DATASET EXTRACT:
-- Opening Marker --

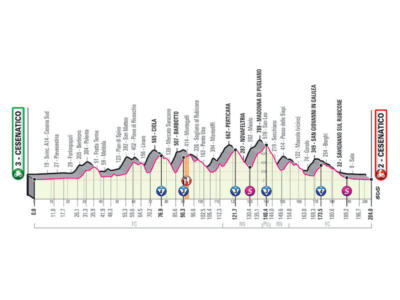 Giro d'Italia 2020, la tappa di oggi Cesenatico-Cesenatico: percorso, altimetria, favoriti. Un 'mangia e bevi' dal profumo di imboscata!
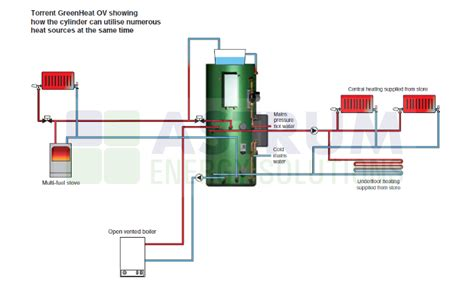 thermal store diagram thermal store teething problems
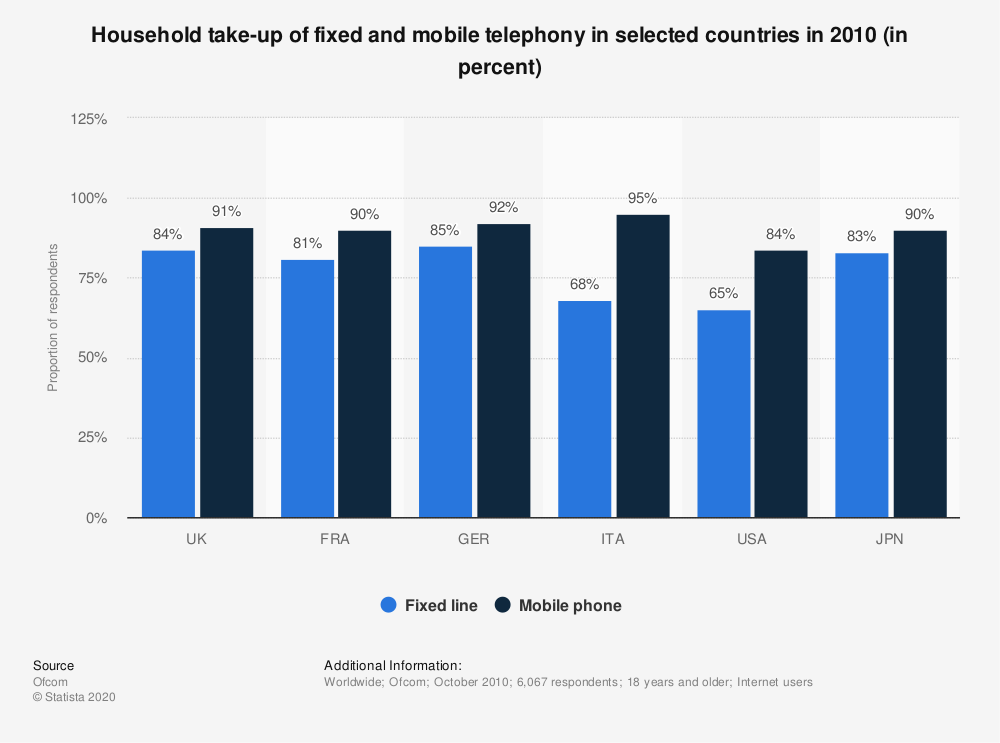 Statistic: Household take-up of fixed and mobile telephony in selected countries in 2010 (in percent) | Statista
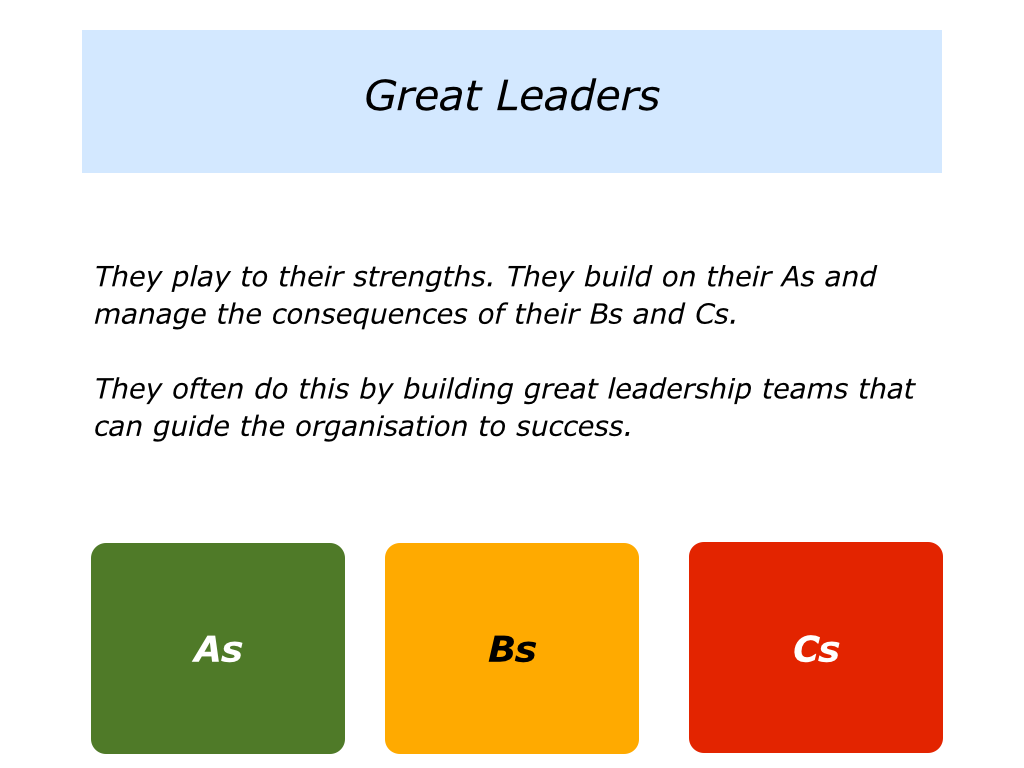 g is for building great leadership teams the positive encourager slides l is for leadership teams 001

-- Closing Marker --
-- Opening Marker --

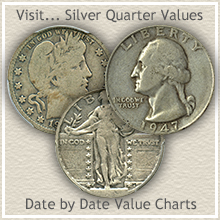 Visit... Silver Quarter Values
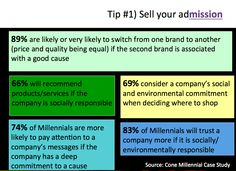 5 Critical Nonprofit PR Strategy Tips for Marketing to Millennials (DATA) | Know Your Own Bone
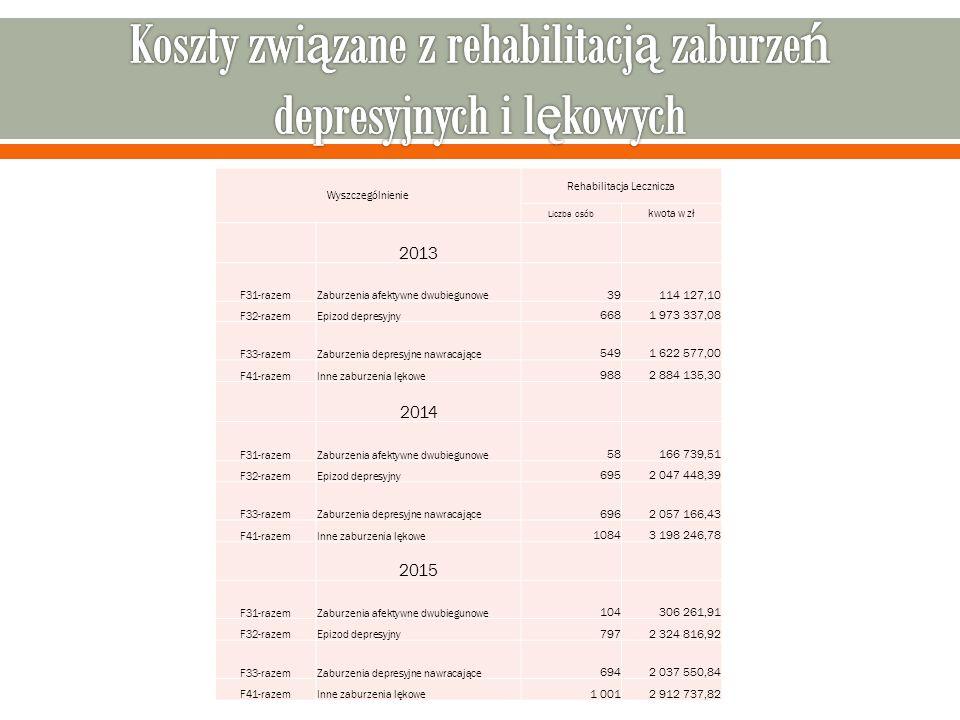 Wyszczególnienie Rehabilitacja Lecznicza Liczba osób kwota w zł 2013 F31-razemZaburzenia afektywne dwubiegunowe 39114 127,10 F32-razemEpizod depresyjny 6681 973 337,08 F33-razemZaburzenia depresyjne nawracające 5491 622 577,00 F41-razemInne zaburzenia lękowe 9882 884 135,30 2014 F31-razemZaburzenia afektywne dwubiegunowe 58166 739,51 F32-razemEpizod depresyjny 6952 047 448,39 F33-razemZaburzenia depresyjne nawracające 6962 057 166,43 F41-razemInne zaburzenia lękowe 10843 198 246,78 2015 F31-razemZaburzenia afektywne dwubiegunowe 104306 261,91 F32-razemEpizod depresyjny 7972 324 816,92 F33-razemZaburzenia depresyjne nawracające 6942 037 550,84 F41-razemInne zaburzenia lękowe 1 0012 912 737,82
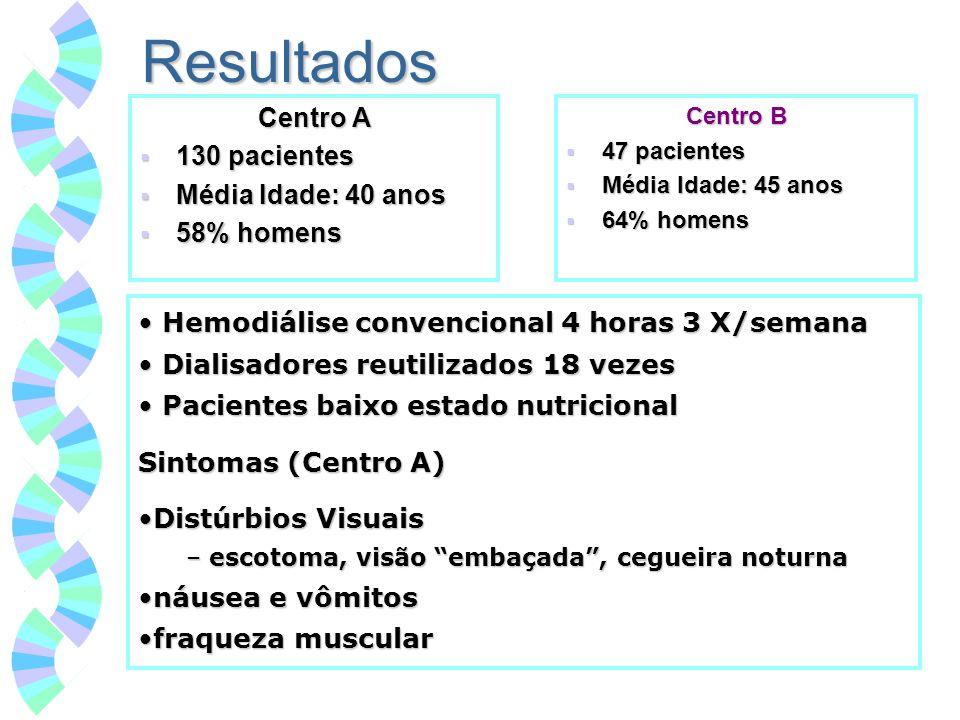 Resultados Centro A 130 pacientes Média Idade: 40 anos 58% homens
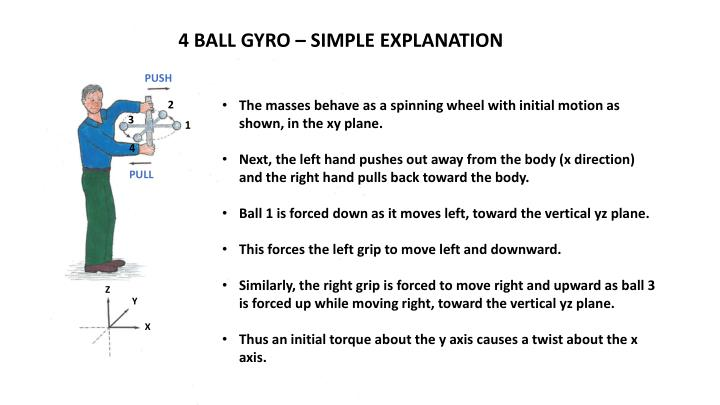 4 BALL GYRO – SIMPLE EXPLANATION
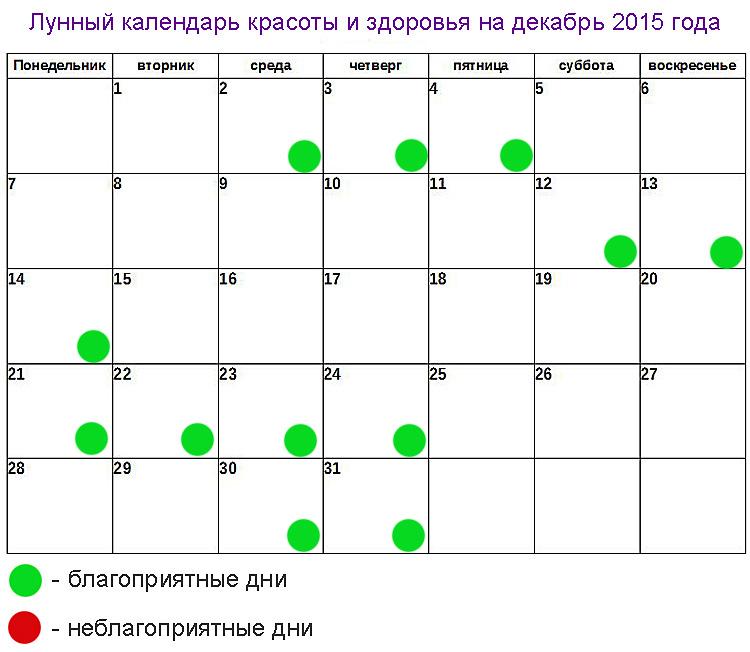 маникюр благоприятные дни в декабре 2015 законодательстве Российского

-- Closing Marker --

Once the line with "Giro d'Italia 2020, la" is found above, print it and every line after it through the line with "Statistic: Household take-up", exactly. Pictures stay out.

 Giro d'Italia 2020, la tappa di oggi Cesenatico-Cesenatico: percorso, altimetria, favoriti. Un 'mangia e bevi' dal profumo di imboscata!
 thermal store diagram thermal store teething problems
 Statistic: Household take-up of fixed and mobile telephony in selected countries in 2010 (in percent) | Statista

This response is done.